═════ TEXT PROVIDED

Joseph R Hawkins. The Gay & Lesbian Review Worldwide. Volume 7, Issue 1, Winter 2000.
As an anthropologist who studies contemporary gay culture in Japan, I have often been amazed by the gulf that separates the Japanese gay cultures of today and those that flourished prior to the turn of the 20th century. Before the Meiji period (1868-1912), Japanese society sustained such male homosocial enclaves as the military, monastic Buddhism, the Kabuki theater, and urban centers of male prostitution. However after that era, the cultural environment for Japanese males increasingly became a product of western cultural imperialism, globalization, and the encroachment of Western-styled homophobia, which was a part of this complex.

══════════
═════ EXTRACTED RECORDS

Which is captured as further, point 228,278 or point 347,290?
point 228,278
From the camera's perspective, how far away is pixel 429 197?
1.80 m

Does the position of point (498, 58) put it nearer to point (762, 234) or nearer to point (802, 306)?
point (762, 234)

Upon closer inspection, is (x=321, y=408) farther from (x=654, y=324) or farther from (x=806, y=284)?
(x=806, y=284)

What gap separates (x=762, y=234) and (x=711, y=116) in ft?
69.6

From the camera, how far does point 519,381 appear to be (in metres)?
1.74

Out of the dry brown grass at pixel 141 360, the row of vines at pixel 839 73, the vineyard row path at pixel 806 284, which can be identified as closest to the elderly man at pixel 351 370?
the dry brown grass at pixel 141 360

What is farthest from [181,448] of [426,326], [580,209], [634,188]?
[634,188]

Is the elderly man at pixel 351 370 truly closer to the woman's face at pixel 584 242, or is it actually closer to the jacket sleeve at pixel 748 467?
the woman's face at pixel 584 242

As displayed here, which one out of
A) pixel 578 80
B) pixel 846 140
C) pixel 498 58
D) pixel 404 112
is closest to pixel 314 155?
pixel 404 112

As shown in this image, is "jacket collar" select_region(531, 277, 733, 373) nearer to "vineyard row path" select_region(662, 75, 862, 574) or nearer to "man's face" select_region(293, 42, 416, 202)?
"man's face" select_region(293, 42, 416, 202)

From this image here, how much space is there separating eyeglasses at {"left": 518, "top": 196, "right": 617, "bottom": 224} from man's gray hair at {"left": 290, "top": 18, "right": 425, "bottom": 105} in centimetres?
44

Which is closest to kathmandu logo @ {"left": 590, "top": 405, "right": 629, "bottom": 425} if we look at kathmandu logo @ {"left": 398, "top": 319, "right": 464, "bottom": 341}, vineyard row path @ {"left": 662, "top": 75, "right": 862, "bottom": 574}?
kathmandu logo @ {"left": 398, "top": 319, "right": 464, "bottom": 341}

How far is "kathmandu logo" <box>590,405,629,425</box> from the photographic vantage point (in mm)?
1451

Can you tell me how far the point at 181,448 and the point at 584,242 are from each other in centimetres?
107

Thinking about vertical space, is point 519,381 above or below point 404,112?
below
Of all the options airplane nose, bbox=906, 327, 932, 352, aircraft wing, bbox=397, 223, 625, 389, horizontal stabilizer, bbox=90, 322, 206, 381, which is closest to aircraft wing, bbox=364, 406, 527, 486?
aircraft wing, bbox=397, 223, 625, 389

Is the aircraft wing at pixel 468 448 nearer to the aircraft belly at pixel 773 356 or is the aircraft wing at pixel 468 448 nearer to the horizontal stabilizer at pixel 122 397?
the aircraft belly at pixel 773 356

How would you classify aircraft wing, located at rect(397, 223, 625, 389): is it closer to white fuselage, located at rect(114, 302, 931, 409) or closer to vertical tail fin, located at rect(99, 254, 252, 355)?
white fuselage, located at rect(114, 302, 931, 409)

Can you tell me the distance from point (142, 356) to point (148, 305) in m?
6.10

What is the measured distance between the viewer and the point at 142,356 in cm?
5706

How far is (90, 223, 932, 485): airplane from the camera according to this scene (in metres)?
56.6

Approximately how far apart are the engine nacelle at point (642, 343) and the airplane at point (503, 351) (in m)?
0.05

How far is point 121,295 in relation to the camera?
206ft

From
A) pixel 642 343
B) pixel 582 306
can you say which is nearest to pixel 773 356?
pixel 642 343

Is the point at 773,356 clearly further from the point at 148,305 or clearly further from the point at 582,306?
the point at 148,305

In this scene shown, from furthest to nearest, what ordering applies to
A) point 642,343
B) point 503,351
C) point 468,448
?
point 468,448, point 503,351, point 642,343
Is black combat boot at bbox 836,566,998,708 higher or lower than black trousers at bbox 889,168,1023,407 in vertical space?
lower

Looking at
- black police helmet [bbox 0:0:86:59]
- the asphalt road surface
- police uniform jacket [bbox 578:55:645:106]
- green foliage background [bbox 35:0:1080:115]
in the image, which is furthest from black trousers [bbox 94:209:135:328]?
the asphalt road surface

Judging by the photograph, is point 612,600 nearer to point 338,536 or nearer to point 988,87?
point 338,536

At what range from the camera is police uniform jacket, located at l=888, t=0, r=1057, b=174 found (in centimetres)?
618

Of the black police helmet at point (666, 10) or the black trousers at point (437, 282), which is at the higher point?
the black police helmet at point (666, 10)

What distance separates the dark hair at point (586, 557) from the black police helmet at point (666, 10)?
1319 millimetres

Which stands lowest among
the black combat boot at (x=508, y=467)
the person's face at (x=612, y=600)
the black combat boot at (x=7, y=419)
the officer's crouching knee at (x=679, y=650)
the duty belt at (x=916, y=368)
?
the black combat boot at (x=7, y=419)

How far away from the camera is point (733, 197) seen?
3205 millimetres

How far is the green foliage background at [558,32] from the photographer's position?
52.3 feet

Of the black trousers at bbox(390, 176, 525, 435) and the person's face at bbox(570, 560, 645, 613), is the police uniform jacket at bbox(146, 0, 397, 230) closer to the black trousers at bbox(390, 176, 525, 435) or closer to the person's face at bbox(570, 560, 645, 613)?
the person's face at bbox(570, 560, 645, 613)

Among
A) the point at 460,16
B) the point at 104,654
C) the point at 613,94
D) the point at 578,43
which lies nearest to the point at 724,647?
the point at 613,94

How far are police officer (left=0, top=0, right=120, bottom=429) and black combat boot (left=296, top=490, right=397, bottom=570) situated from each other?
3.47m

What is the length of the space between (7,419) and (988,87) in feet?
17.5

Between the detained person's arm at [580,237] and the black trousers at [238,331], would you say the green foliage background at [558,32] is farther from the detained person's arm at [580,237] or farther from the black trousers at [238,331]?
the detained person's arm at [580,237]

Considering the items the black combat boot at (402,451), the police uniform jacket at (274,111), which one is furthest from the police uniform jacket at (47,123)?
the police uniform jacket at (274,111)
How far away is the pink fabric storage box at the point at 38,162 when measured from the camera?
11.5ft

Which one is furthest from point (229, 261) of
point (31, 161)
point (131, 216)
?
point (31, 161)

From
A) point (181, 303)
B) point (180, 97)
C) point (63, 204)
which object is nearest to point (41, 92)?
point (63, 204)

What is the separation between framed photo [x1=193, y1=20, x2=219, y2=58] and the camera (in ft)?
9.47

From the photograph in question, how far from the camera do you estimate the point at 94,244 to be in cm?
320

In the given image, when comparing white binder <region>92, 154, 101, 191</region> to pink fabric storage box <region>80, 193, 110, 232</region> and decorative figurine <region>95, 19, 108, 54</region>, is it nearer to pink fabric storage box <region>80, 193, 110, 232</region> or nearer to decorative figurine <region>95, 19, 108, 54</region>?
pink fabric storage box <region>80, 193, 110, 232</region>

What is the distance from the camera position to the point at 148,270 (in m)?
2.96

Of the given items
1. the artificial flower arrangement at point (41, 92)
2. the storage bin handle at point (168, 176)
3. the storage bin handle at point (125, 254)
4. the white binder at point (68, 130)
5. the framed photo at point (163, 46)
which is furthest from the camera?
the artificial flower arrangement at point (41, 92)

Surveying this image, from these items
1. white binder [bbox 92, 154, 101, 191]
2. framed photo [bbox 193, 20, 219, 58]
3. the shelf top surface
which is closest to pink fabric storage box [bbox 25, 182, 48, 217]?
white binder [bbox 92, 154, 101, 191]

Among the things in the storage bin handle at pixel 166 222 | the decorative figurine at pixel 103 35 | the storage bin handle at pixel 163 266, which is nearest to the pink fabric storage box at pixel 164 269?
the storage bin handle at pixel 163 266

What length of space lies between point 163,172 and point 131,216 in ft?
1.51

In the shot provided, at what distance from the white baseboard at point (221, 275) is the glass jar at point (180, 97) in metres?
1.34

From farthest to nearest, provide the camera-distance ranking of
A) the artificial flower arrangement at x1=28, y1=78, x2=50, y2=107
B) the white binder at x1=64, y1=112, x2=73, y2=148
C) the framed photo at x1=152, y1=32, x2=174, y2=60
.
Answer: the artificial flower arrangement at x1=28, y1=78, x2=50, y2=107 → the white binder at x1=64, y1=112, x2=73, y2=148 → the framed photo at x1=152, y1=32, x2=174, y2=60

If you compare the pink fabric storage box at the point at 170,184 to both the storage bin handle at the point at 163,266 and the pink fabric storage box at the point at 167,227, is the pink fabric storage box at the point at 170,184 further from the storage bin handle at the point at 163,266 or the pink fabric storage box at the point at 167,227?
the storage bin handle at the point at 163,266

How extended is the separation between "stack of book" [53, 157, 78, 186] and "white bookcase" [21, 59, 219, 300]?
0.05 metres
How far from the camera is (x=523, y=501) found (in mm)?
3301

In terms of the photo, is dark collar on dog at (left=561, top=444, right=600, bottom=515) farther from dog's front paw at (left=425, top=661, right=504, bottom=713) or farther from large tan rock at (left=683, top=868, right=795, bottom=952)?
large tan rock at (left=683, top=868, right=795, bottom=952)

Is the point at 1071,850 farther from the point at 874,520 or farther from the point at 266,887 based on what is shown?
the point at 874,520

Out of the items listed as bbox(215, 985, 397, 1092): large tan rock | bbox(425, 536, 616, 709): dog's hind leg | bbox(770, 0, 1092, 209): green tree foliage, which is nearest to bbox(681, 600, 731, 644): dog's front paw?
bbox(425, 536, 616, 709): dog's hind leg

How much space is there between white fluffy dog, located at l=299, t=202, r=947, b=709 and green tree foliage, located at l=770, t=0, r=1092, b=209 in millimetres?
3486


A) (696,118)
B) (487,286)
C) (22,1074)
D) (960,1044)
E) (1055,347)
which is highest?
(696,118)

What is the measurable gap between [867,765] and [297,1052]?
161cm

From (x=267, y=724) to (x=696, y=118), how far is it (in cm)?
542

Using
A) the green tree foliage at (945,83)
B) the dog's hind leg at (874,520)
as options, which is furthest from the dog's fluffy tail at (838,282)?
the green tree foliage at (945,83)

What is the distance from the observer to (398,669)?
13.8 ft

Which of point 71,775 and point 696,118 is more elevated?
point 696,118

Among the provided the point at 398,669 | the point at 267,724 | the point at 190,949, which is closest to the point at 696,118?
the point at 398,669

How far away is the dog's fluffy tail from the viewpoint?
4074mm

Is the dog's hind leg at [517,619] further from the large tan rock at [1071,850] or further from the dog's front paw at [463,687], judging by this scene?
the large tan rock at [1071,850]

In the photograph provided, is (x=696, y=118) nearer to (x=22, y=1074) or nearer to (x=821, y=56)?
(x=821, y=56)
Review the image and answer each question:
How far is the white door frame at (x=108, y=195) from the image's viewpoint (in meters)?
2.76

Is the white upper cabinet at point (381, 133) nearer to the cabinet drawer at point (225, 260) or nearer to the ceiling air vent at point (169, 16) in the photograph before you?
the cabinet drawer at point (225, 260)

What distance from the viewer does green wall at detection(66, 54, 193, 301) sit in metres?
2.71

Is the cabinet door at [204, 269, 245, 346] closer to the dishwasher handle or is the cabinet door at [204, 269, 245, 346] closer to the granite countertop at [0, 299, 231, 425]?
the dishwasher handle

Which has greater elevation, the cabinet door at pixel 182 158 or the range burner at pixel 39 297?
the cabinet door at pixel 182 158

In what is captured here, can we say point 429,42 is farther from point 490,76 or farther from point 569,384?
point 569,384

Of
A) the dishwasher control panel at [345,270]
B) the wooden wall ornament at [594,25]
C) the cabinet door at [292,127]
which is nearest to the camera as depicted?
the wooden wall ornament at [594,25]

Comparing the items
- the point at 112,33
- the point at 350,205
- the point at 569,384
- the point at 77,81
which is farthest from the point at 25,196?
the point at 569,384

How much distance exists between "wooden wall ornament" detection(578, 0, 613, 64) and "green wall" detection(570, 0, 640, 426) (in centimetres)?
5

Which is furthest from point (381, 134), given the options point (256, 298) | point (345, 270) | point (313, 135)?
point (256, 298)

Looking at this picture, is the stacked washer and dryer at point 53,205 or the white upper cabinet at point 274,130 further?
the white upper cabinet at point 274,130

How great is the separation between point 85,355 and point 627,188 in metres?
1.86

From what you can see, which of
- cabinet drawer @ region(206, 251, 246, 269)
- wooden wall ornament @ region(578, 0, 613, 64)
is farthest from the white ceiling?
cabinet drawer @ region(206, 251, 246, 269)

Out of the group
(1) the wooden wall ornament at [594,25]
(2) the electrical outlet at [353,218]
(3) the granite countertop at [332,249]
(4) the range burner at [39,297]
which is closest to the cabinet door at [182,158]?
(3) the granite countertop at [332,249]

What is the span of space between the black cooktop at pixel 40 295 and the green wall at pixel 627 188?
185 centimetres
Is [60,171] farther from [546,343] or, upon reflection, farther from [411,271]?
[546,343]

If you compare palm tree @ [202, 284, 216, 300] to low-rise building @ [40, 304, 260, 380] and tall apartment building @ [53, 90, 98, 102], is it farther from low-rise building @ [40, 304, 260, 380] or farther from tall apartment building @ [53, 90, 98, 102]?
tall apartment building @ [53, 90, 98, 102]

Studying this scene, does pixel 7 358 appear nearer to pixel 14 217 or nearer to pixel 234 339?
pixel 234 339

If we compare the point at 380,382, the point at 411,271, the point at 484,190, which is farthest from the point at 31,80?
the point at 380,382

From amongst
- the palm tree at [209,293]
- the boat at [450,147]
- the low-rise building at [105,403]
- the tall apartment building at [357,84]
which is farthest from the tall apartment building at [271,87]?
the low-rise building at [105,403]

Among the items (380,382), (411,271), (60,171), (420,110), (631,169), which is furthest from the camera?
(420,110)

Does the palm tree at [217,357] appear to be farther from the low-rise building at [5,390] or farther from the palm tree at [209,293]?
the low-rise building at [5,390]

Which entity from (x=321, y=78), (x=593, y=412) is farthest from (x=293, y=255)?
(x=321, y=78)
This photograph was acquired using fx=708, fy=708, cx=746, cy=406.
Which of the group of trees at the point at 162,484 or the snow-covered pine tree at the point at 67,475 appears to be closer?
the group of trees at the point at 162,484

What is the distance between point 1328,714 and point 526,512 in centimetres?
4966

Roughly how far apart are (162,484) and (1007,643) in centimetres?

══════════

WORK TO COMPLETE
(a) Return everything in the passage on gay culture in Japan from "Joseph R Hawkins." down to "of this complex.".
(b) Write the next part of the passage on gay culture in Japan, picking up after its final sentence.

THE RESULTS
(a)
Joseph R Hawkins. The Gay & Lesbian Review Worldwide. Volume 7, Issue 1, Winter 2000.
As an anthropologist who studies contemporary gay culture in Japan, I have often been amazed by the gulf that separates the Japanese gay cultures of today and those that flourished prior to the turn of the 20th century. Before the Meiji period (1868-1912), Japanese society sustained such male homosocial enclaves as the military, monastic Buddhism, the Kabuki theater, and urban centers of male prostitution. However after that era, the cultural environment for Japanese males increasingly became a product of western cultural imperialism, globalization, and the encroachment of Western-styled homophobia, which was a part of this complex.

(b)
To understand the changes that comprise these shifts, it is necessary to look to some of the details of the pre-World War I Japanese cultural atmosphere for same-sex eroticism. Within the highly articulated homosocial aesthetic prior to 1868 and extending back to before the 1600’s, the love object of Buddhist priests was typically a young androgynous boy, while the samurai favored a strong, resolute youth, and the Kabuki theater’s aficionado focused on a transgendered person that signified the “female” in a filtered and interpretive form. Each archetype of homosexual interaction (though the combinations available to men in private were presumably not limited to these three) represented a model of behavior that homosexual and bisexual males—for indeed many of them were not exclusively or even predominantly homosexual—would follow under given social circumstances. In short, pre-Meiji males developed a connoisseurship of love that fitted their socio-economic situations, their age grades, and their desires.
These forms of male love were well integrated into the larger sociological framework of Japanese society. So common was homosexual behavior in pre-Meiji Japan that it prompted one Jesuit missionary in the 16th century to comment, “The young men and their partners, not thinking it serious, do not hide it. They even honor each other for it and speak openly of it.” To be sure, the vast majority of men who engaged in homosexual behavior were married to women and considered their same-sex activity ancillary to their familial duty of procreation. Although female same-sex eroticism existed in this traditional world, it was segregated from public life, as were women themselves.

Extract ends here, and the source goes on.